─── HALAMAN

Alifuru Supamaraina: “MALUKU” ; DILEMA NAMA WARISAN KOLONIAL

Wednesday, January 15, 2020

“MALUKU” ; DILEMA NAMA WARISAN KOLONIAL

“MALUKU” ; DILEMA NAMA WARISAN KOLONIAL
Ilustrasi Peta Kepulauan Maluku; “MALUKU” ; DILEMA NAMA WARISAN KOLONIALSumber; Google maps/diedit)

               Sejarah kadang ditulis untuk memuji diri sendiri, dan sebaliknya berusaha sedapat mungkin meniadakan orang lain dari dalam ceritanya. Diri sendiri, dapat berarti pribadi seseorang, segolongan – kelompok, suku, atau bangsa, dari dalam lingkungan sendiri dengan ungkapan-ungkapan yang cenderung memuji, mengungkap keberhasilan dan berusaha mengecilkan hingga sebisa mungkin menghapus kebobrokan, kekalahan, kegagalan, dan kejahatan sendiri.
 
Dan karena – hal yang sudah berlaku umum, sejarah tidak diungkap untuk membesarkan dan apalagi mengagungkan orang lain yang adalah seteru - musuhnya. Ada juga sejarah seterunya kalau pun ditulis, maka yang diungkap adalah kebalikannya. Apalagi, sejarah adalah mengungkap kembali suatu hal atau peristiwa yang sudah dilewati masa – yang terjadi atau bisa saja tidak pernah ada. Ketika diceritakan, motivasi awal akan serta ikut mempengaruhi hingga membentuk maksud dan tujuan penceritaan dan juga mengandung emosi kejiwaan penceritanya. Ketika ada yang berbeda – pembelokan, atau hilang – tidak tersebut, memang itu tujuan akhirnya sehingga terbentuk pengetahuan semata sebagaimana maksud sejarah itu ditulis.

──────

§ **TUGAS YANG DIKERJAKAN**:
1 - Bisakah Anda merangkum tulisan tentang nama Maluku di atas dalam dua kalimat?
2 - Lanjutkan tulisan tentang nama Maluku itu, mulai setelah kalimat terakhirnya.

─── CUPLIKAN DATA

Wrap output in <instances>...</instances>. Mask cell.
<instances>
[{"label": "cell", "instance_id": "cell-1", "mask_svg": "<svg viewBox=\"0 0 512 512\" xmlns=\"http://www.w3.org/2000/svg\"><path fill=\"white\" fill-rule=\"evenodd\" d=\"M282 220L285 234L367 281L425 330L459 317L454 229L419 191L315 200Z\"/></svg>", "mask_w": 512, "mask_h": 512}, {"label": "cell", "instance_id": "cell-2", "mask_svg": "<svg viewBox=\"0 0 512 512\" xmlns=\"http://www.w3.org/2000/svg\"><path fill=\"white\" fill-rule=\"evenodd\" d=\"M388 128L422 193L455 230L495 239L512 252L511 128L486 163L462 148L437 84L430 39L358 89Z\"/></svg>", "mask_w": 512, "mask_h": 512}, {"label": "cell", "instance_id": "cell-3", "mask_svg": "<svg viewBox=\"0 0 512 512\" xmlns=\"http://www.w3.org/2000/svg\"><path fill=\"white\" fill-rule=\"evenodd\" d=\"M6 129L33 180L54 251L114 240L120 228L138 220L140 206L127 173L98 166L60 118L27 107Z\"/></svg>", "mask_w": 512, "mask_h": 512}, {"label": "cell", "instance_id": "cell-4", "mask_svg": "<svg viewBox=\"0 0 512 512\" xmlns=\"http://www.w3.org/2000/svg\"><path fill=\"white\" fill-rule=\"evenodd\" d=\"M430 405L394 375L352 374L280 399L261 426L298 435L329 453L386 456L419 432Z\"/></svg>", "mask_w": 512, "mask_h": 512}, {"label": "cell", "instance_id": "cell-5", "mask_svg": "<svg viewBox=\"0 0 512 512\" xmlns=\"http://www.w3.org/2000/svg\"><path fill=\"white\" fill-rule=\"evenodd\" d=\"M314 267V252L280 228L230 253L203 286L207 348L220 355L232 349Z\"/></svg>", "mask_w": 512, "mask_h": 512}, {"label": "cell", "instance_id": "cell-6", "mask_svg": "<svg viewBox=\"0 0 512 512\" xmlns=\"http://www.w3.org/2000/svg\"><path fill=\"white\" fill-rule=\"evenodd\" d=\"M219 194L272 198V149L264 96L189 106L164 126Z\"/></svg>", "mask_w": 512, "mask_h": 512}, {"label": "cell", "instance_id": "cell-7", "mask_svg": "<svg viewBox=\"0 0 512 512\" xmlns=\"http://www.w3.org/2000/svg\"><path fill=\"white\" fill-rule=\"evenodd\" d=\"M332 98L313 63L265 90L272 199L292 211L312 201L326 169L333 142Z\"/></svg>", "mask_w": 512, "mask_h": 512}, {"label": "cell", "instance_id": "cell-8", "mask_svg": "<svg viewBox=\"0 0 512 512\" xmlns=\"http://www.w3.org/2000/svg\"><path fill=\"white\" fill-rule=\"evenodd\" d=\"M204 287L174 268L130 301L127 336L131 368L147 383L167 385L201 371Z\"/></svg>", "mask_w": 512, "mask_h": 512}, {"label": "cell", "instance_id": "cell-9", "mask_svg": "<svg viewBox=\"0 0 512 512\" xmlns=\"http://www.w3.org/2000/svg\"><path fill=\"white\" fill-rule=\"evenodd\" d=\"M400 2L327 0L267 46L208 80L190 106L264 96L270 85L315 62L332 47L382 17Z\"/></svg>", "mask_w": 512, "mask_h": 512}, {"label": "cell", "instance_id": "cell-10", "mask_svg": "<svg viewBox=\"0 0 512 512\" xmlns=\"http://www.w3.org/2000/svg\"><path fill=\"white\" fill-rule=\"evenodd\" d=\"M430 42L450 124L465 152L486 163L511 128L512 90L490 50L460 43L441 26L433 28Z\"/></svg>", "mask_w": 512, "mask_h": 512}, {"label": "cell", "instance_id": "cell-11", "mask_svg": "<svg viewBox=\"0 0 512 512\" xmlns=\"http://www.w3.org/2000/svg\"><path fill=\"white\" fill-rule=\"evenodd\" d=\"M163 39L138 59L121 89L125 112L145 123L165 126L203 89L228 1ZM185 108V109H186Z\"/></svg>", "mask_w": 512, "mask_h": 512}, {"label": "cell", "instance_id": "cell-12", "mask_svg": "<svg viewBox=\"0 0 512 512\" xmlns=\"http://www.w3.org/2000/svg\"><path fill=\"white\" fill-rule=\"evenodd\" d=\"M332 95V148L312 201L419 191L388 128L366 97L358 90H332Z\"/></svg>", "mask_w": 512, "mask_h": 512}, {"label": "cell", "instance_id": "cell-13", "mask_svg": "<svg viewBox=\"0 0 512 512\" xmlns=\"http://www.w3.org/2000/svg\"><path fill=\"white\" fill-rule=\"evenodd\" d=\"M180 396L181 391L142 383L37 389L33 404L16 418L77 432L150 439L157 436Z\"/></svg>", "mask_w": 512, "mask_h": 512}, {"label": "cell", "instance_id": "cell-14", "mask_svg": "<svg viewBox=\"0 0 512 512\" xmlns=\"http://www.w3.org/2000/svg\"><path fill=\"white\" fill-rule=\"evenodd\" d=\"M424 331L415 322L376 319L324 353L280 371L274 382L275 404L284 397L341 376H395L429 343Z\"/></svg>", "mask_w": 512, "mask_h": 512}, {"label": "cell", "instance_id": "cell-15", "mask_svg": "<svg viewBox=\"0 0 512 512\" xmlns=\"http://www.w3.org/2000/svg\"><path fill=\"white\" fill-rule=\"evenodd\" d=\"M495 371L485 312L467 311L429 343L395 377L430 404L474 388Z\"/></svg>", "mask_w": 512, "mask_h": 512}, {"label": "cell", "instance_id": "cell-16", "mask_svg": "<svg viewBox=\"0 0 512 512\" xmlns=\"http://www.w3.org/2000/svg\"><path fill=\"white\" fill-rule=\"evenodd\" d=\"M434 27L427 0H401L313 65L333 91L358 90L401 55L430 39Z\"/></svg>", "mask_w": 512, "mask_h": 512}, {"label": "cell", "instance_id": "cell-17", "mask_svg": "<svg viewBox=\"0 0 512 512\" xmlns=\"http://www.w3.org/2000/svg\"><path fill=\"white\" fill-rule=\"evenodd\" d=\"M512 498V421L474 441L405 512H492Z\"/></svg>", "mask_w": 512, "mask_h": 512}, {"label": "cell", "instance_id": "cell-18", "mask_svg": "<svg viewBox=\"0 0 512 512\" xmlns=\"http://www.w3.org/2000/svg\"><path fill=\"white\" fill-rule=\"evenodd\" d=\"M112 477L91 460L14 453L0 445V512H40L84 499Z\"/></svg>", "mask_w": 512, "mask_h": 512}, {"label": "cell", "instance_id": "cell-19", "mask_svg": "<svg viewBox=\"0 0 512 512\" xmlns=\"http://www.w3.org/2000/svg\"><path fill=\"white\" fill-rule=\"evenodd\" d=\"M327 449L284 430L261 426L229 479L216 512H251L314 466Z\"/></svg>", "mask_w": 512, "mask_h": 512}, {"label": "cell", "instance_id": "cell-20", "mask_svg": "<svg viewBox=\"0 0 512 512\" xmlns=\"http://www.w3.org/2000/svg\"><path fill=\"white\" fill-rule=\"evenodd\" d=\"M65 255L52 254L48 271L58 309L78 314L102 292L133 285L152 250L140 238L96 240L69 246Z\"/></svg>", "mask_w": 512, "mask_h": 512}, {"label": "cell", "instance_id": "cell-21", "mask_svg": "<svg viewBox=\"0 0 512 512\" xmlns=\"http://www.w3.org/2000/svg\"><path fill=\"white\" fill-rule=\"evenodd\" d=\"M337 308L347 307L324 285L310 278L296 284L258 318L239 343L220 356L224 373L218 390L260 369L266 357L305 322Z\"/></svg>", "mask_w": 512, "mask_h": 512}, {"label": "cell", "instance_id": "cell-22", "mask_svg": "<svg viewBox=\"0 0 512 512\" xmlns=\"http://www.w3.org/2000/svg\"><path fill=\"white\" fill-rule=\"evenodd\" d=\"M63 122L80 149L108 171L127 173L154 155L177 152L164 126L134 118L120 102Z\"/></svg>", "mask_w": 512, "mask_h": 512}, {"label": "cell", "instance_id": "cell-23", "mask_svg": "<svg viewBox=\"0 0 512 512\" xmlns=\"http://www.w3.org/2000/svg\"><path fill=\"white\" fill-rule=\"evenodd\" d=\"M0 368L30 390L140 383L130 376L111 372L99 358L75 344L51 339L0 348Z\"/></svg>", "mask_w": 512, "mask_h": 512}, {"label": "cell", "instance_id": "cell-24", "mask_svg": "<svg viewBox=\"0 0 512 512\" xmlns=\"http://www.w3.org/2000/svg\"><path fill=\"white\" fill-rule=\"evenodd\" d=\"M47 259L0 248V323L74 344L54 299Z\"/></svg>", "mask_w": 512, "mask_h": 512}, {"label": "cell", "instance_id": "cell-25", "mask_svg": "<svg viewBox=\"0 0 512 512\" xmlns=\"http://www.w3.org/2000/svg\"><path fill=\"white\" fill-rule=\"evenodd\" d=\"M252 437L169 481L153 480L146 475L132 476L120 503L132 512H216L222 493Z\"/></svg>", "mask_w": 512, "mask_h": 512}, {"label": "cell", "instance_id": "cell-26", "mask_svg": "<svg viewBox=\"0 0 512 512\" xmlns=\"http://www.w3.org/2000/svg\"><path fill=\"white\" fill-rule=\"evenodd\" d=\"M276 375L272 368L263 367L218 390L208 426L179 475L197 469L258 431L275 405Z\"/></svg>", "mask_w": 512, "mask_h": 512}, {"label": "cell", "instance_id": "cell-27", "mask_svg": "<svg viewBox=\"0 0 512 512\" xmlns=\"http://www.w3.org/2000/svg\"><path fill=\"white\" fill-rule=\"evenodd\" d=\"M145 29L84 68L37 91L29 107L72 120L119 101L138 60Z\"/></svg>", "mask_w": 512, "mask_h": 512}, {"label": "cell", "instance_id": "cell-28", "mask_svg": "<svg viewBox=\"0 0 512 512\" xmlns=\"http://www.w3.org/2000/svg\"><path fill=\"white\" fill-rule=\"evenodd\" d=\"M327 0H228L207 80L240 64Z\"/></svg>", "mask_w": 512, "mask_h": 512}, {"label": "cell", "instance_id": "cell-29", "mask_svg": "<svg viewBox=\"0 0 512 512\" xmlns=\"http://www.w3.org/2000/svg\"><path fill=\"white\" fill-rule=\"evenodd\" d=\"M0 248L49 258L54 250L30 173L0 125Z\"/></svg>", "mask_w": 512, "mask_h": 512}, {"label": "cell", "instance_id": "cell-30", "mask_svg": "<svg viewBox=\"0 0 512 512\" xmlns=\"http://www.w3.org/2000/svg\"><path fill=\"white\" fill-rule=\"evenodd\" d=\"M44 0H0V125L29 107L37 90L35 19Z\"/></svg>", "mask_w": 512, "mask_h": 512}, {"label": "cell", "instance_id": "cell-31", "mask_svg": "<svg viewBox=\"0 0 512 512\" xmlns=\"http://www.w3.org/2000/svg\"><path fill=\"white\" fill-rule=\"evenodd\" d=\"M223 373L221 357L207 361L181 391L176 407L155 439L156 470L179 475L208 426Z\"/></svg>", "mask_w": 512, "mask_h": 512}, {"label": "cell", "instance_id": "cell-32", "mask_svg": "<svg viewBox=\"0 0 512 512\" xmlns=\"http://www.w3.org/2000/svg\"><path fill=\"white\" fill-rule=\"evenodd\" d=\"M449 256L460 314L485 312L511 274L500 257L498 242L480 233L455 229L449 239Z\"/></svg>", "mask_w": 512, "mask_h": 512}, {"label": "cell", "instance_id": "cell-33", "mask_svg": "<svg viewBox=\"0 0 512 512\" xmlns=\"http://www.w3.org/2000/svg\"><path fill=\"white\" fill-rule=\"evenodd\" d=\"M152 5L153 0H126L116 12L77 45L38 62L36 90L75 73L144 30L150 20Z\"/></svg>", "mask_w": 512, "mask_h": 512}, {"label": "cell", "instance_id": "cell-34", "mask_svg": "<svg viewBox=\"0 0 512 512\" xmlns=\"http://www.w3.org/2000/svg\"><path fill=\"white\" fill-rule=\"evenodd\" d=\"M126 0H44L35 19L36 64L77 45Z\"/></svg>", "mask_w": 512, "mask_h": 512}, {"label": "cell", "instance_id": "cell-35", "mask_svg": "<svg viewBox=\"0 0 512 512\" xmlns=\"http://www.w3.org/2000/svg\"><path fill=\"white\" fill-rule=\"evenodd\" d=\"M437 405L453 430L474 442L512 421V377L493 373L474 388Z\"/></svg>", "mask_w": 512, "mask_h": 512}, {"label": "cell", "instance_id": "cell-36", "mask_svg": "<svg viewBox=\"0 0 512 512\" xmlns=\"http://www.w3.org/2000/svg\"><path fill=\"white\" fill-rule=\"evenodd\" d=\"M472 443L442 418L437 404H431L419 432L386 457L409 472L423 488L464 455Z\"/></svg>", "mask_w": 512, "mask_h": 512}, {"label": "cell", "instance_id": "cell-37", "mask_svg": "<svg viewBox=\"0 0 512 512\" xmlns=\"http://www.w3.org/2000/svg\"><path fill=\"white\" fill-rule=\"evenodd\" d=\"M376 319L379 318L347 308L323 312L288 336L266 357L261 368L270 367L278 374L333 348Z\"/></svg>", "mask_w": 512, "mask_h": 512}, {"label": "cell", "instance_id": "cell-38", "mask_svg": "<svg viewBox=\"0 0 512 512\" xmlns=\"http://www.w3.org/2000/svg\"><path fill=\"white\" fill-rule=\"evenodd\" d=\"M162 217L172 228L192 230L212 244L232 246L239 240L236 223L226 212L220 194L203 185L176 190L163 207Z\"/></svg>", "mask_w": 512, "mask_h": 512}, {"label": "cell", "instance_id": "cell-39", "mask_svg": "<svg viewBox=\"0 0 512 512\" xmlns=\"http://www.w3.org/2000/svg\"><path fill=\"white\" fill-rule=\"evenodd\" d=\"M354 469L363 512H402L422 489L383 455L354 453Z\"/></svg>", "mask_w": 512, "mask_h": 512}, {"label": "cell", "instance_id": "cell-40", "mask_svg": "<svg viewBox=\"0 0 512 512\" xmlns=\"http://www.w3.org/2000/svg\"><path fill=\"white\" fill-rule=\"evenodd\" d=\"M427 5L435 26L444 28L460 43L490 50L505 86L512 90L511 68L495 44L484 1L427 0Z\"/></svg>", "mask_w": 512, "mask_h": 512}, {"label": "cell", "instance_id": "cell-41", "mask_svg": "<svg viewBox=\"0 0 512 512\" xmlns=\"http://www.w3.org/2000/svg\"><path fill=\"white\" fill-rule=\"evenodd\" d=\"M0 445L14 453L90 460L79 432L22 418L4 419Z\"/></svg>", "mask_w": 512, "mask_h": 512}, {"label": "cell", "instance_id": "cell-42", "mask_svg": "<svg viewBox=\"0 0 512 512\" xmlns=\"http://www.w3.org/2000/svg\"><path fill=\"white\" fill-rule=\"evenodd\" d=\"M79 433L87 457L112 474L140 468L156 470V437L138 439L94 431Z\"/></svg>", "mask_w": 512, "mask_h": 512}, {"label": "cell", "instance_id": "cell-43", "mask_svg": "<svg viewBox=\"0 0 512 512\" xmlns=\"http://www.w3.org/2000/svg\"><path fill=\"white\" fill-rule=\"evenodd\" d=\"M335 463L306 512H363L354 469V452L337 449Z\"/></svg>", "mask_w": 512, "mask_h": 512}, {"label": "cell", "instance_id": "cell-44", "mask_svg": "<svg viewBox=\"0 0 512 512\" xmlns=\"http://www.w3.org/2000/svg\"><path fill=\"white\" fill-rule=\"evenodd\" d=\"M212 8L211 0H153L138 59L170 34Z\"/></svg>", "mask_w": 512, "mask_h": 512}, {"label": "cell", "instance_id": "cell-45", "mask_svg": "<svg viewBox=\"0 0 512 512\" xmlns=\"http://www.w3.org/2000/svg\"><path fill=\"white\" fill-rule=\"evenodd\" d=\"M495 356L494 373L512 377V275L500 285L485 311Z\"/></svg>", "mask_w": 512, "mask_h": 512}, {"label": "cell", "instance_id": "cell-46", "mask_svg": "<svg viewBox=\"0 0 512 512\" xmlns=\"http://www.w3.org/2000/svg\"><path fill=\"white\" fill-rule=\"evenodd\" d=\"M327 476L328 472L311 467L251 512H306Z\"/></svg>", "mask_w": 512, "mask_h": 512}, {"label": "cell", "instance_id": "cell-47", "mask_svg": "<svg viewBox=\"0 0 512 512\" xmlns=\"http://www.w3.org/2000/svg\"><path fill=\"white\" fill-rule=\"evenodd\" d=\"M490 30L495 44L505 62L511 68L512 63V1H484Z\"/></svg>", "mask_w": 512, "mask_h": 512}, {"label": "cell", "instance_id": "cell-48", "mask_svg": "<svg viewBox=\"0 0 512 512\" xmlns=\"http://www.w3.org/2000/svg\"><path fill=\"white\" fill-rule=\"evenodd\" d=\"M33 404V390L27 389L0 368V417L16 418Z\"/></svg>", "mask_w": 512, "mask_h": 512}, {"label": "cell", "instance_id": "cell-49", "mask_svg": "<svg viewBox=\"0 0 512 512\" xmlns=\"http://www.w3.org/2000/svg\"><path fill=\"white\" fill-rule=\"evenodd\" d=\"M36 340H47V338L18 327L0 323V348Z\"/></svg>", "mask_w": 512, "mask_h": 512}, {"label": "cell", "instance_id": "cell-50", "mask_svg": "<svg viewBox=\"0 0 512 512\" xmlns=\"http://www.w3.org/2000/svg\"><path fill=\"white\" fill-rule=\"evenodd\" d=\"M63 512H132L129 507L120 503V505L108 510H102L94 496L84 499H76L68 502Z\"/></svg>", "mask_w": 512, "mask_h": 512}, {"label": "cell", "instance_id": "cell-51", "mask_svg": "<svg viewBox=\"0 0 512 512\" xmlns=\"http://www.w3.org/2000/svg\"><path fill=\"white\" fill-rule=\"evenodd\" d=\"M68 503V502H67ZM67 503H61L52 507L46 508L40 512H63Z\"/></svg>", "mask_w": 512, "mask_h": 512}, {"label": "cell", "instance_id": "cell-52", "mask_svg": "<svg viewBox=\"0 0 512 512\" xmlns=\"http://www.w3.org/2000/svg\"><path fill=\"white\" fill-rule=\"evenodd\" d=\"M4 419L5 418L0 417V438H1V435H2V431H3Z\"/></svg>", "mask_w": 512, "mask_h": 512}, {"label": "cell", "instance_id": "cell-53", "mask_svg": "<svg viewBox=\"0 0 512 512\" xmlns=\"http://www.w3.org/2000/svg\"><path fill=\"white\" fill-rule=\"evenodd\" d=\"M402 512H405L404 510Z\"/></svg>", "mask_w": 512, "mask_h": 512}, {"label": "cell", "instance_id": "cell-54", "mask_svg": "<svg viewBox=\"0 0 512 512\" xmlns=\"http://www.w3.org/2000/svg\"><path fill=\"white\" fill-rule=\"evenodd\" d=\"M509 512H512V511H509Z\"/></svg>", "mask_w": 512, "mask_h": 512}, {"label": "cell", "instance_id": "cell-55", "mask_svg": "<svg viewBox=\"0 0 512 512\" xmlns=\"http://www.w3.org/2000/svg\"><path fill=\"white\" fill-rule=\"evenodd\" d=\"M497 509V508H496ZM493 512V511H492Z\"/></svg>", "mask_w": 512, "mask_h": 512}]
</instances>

──────

§ **JAWABAN TIAP TUGAS**:
1 - Sejarah kadang ditulis untuk memuji diri sendiri, entah pribadi, kelompok, suku, atau bangsa, dengan mengungkap keberhasilan serta mengecilkan hingga menghapus kebobrokan, kekalahan, kegagalan, dan kejahatan sendiri, sedangkan sejarah seteru tidak ditulis untuk mengagungkannya dan kalaupun ditulis, yang diungkap adalah kebalikannya. Saat sejarah diceritakan, motivasi awal ikut membentuk maksud dan tujuan penceritaan serta mengandung emosi penceritanya, sehingga pembelokan atau penghilangan memang menjadi tujuan akhirnya.

2 -
Sudut pandang cara membaca sebuah sejarah, ketika digunakan untuk membaca sejarah tentang nama Maluku, terungkap sesuatu yang mengganggu. Karena sejak wilayah ini dinyatakan bergabung dengan negara Indonesia, nama “Maluku” digunakan sebagai nama gugus kepulauan mulai dari Morotai di utara hingga Selaru di ujung paling selatan, dan berbatas dengan wilayah kepulauan Sulawesi dan Nusa Tenggara di barat serta Papua di sebelah timur. Nama yang dalam administrasi ketatanegaraan Indonesia pascareformasi 1998 berubah – mekar jadi 2(dua) provinsi. Di bagian Pulau Seram dan Buru, hingga Selaru di selatan tetap gunakan nama provinsi Maluku, dan kepulauan Sula  hingga Morotai, bernama provinsi Maluku Utara.
 
**
Dalam tulisan-tulisan beta sebelumnya, “Maluku” dipahami sebagai nama yang sudah sangat mewakili, yang menunjuk wilayah gugus kepulauan seperti tersebut di atas. Nama yang ternyata belakangan melalui sejarah yang ditulis malah mengalami degradasi pemaknaan dan cakupannya dipersempit. Muncul rasa penasaran dan ketidaknyamanan hingga mengganggu pemikiran, apakah nama itu masih mau hendak digunakan?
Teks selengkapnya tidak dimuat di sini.